All pytest plugins is available at: https://docs.pytest.org/en/stable/reference/plugin_list.html
pytest-cov
pytest-cov allows you to measure test coverage, i.e., which parts of the code are actually executed during tests.
To generate an HTML coverage report for a project named my_project, you can use the following command:
pytest --cov=my_project --cov-report=html
The main advantages of this plugin are as follows:
-
Identifying untested parts of the code
-
Improving test robustness
-
Avoiding untested areas in complex pipelines
When integrated into a CI system, this plugin helps ensure that external contributions do not degrade code quality by reducing coverage. It also verifies that newly added code is properly tested.
pytest-xdist
pytest-xdist enables running tests in parallel across multiple CPUs or machines.

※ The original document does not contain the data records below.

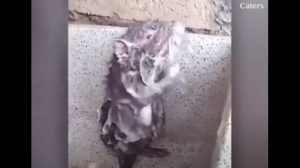 엉덩이까지 꼼꼼하게 비누칠하는 '쥐', 똑똑해서 황당한 영상 18선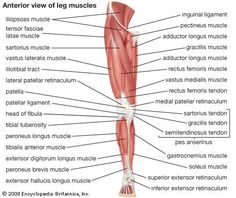 Lower limb muscles -anterior view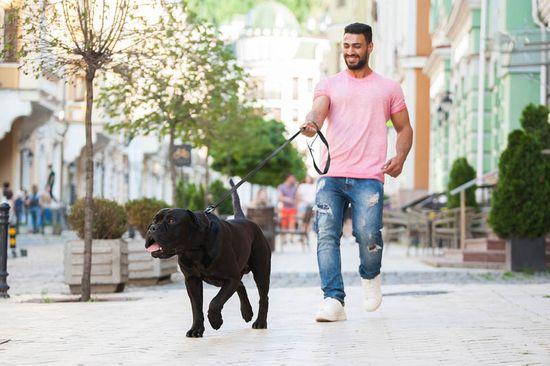Evolutor Nejsilnější vodítko pro psa EVOLUTOR černé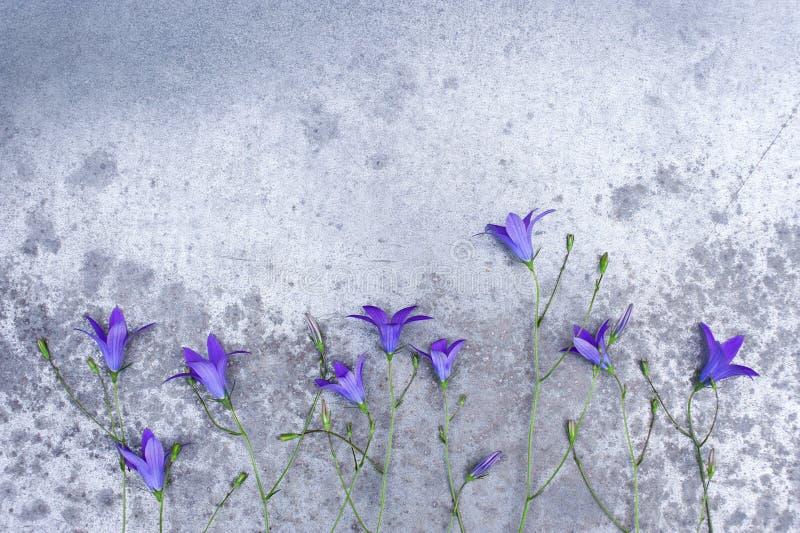 Πλαίσιο των μικρών bluebells στον κατασκευασμένο γκρίζο πίνακα στοκ εικόνα με δικαίωμα ελεύθερης χρήσης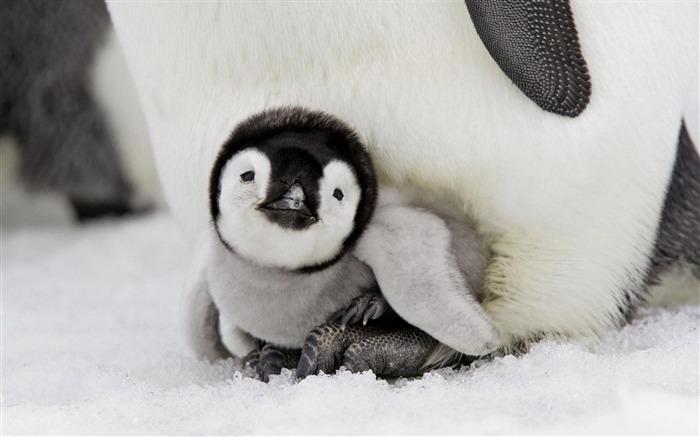 小企鹅-动物摄影壁纸 预览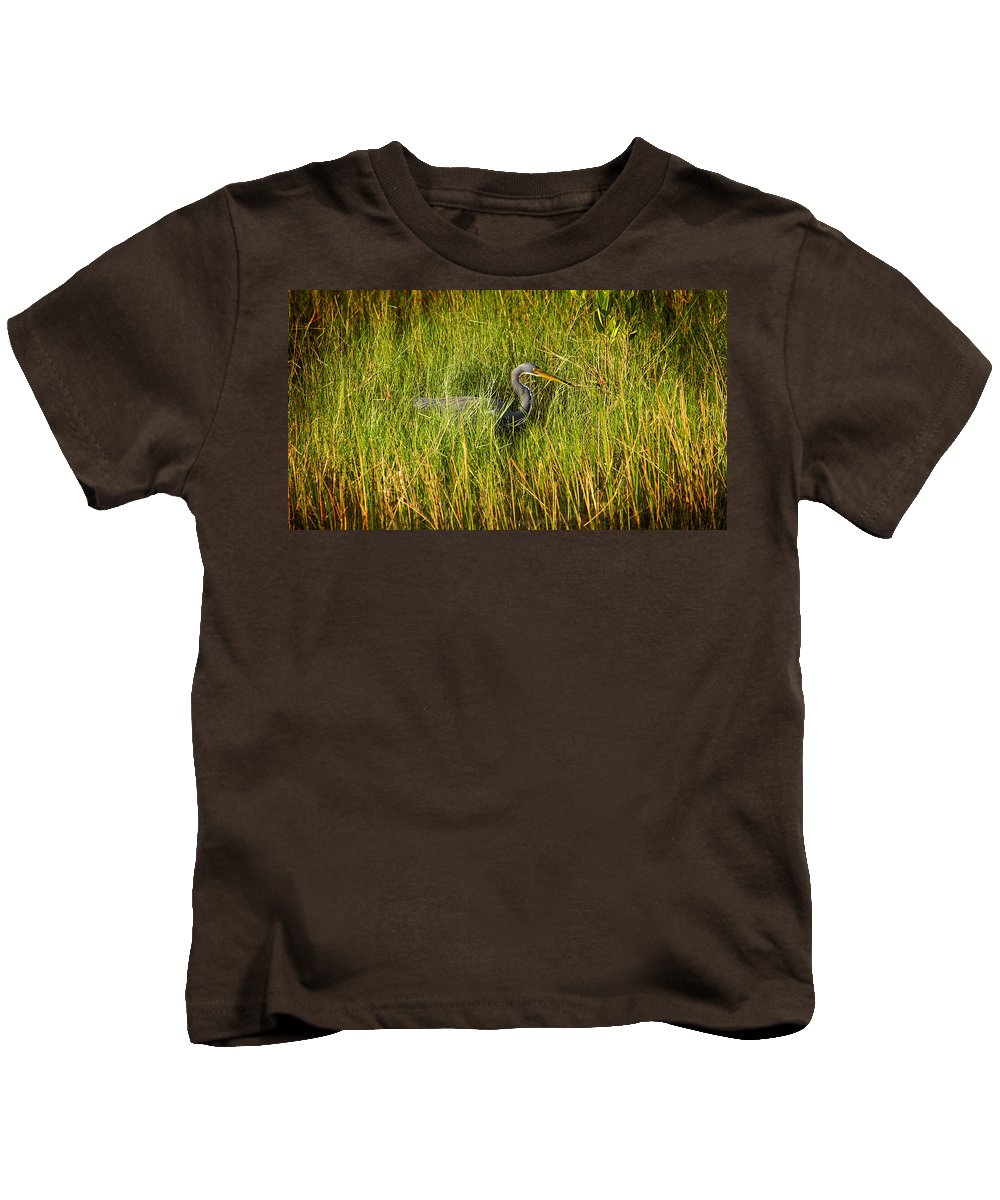 Wetlands Kids T-Shirt featuring the photograph Tricolored Heron by Rich Franco
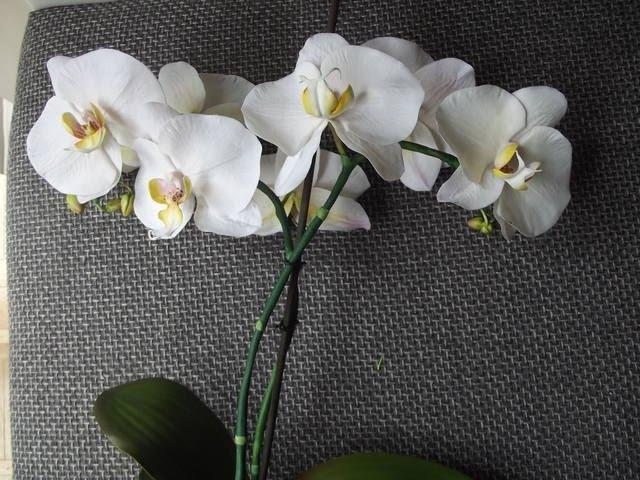 Орхидея Фаленопсис МК от Риты (попытка вторая :)) the Phalaenopsis Orchid by Rita (attempt two :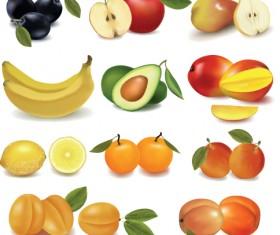 Various Fresh fruit design elements vector 03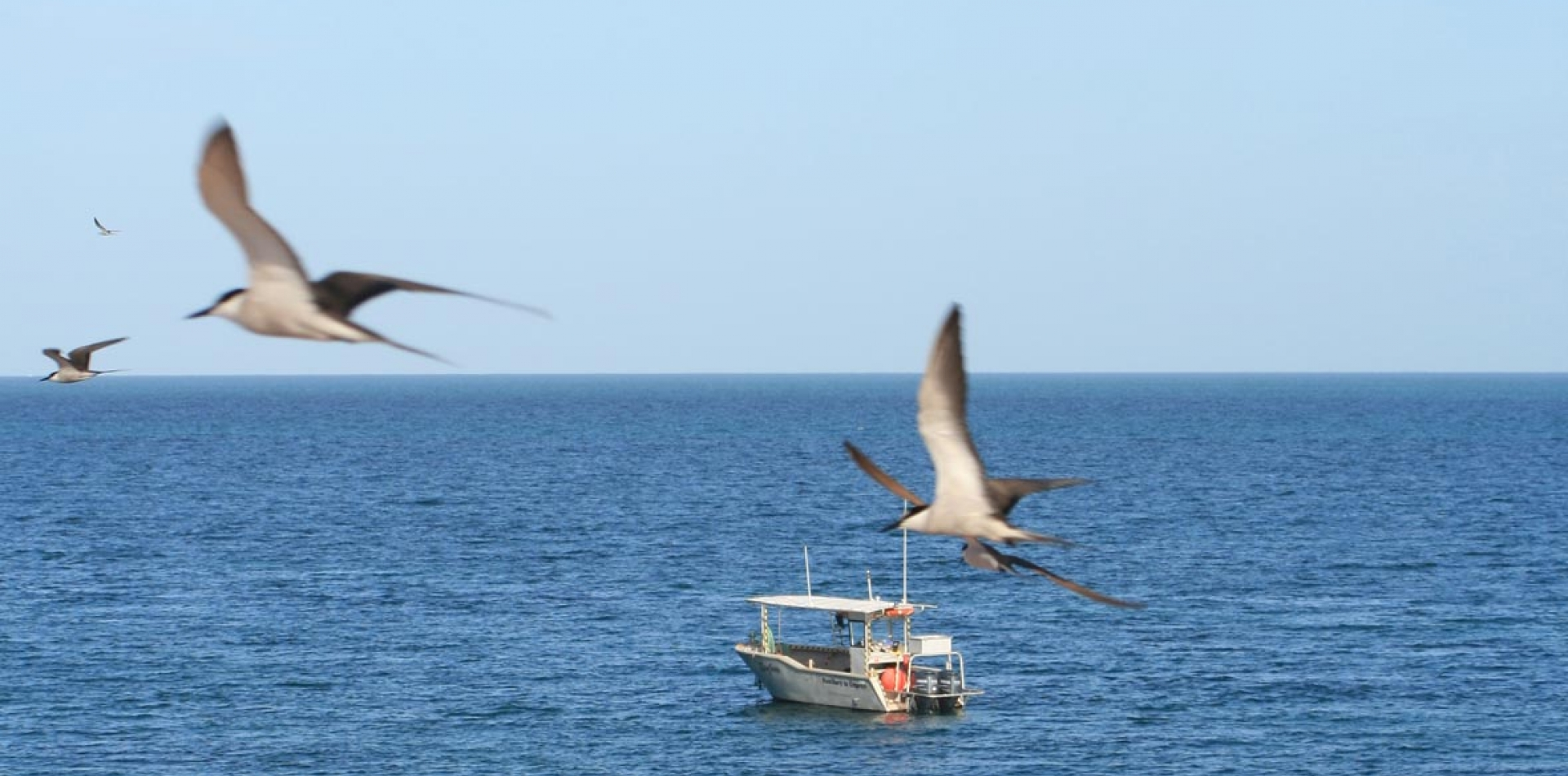 Environmental-Seabird-Survey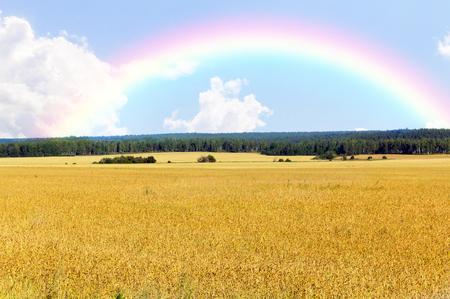 Wheat field and rainbow Stock Photo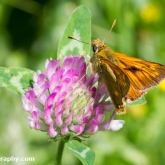 Wildlife Trusts  Lower Moor Farm - Large skipper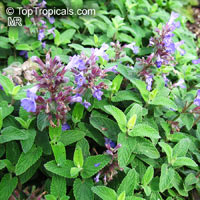 Nepeta grandiflora, Caucasus Catnip  Click to see full-size image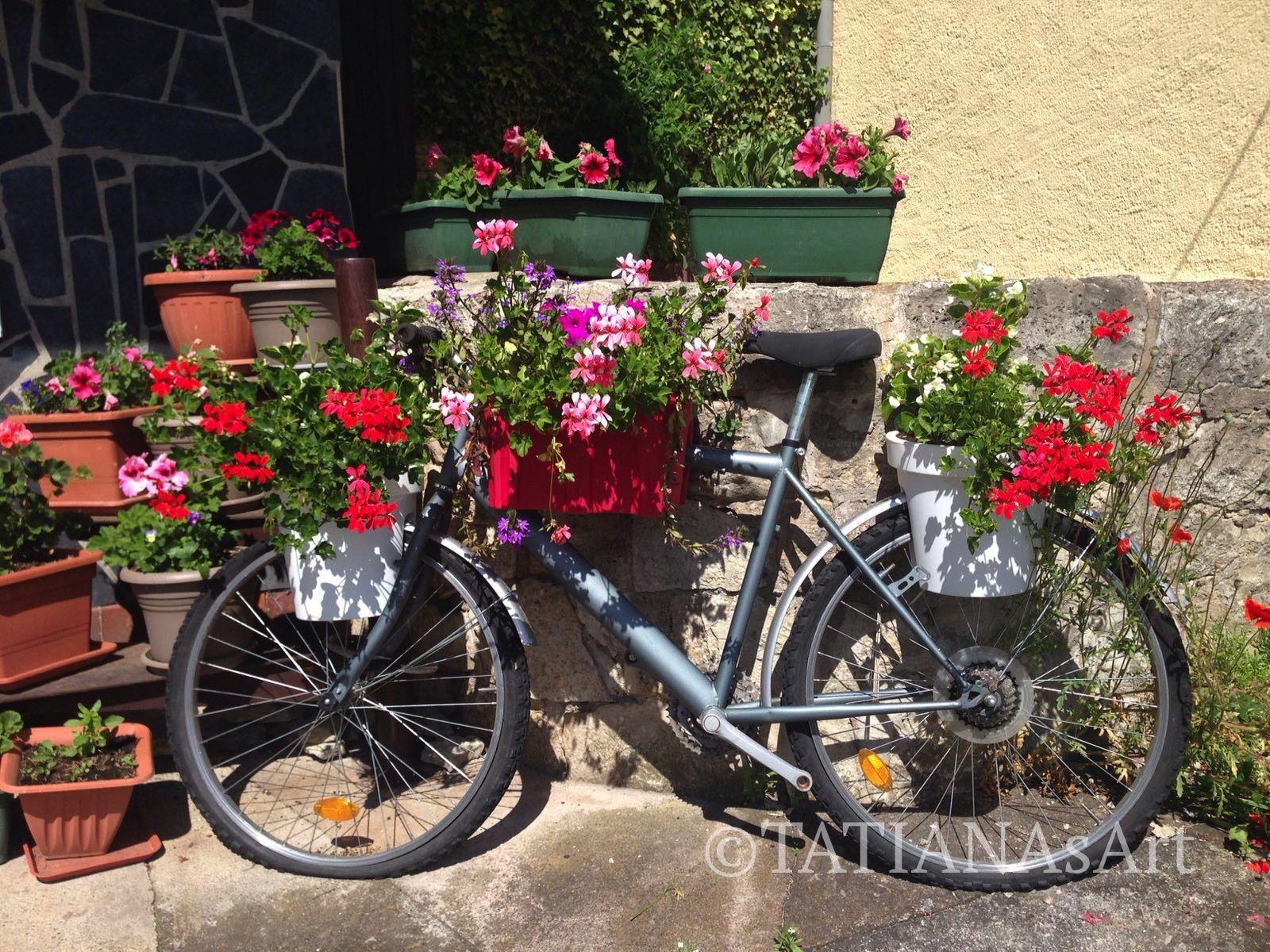 Altes fahrrad im garten tatianasart fahrrad garten dekoration neues leben der alten sachen - Dekoration fahrrad ...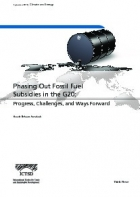 Phasing out fossil fuel subsidies in the G20: progress, challenges, and ways forward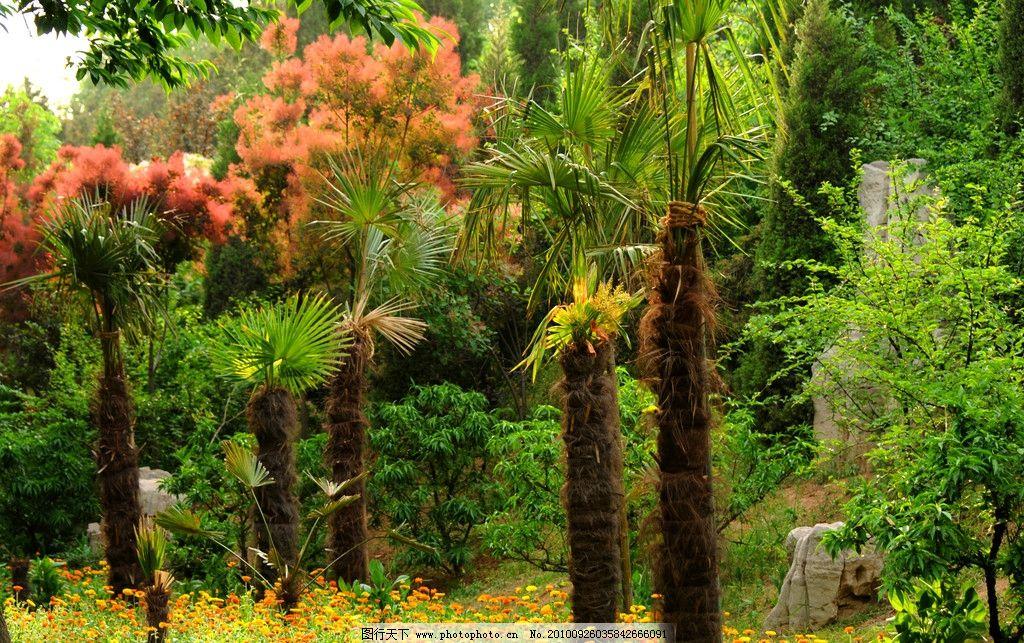 缤纷花树 摄影 自然 园林 植物 树木 小花 树木树叶 生物世界 300dpi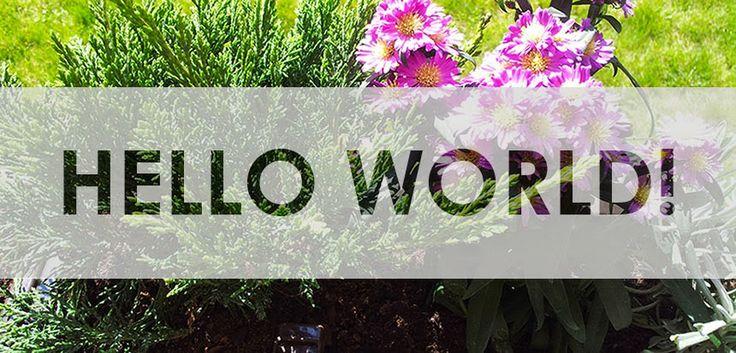 MyMine - Mine of Ideas: Hello world!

Instead of executing tests sequentially, pytest distributes them across multiple workers:
pytest -n auto
Its main benefit is significantly reducing test execution time.
pytest-testmon
pytest-testmon allows running only the tests impacted by recent code changes.
Instead of executing the entire test suite after every modification, it analyzes which parts of the code have changed and runs only the relevant tests.
It can be enabled simply with:
pytest --testmon
Main advantages:
-
Time saving: when test suites are large and slow, running only impacted tests can greatly speed up development
-
Encourages well-structured tests: works best when tests are isolated and target specific functions
pytest-mock
pytest-mock simplifies the use of mocks by providing a mocker fixture. It allows you to easily replace functions, objects, or behaviors during tests.
def test_api_call(mocker):
# call_api is replaced with a mocked version
mock = mocker.patch("my_module.call_api", return_value={"status": "ok"})
result = my_function()
assert result == "success"
# Ensure the mock was called
mock.assert_called_once()
Main benefits:
-
Isolating external dependencies (e.g., S3 access, APIs)
-
Avoiding network calls during tests
Warning
Using mocks in integration tests is generally discouraged, as these tests are meant to validate real-world usage scenarios.
pytest-benchmark
pytest-benchmark allows you to measure the performance of your code directly within your tests. It provides reliable and reproducible benchmarking while integrating seamlessly with pytest.
Example usage:
def compute_mean(image):
return np.mean(image)
def test_compute_mean(benchmark):
image = np.random.rand(1000, 1000)
result = benchmark(compute_mean, image)
In this case, pytest will:
-
execute the function multiple times
-
measure execution time
-
produce statistics (min, max, mean, etc.)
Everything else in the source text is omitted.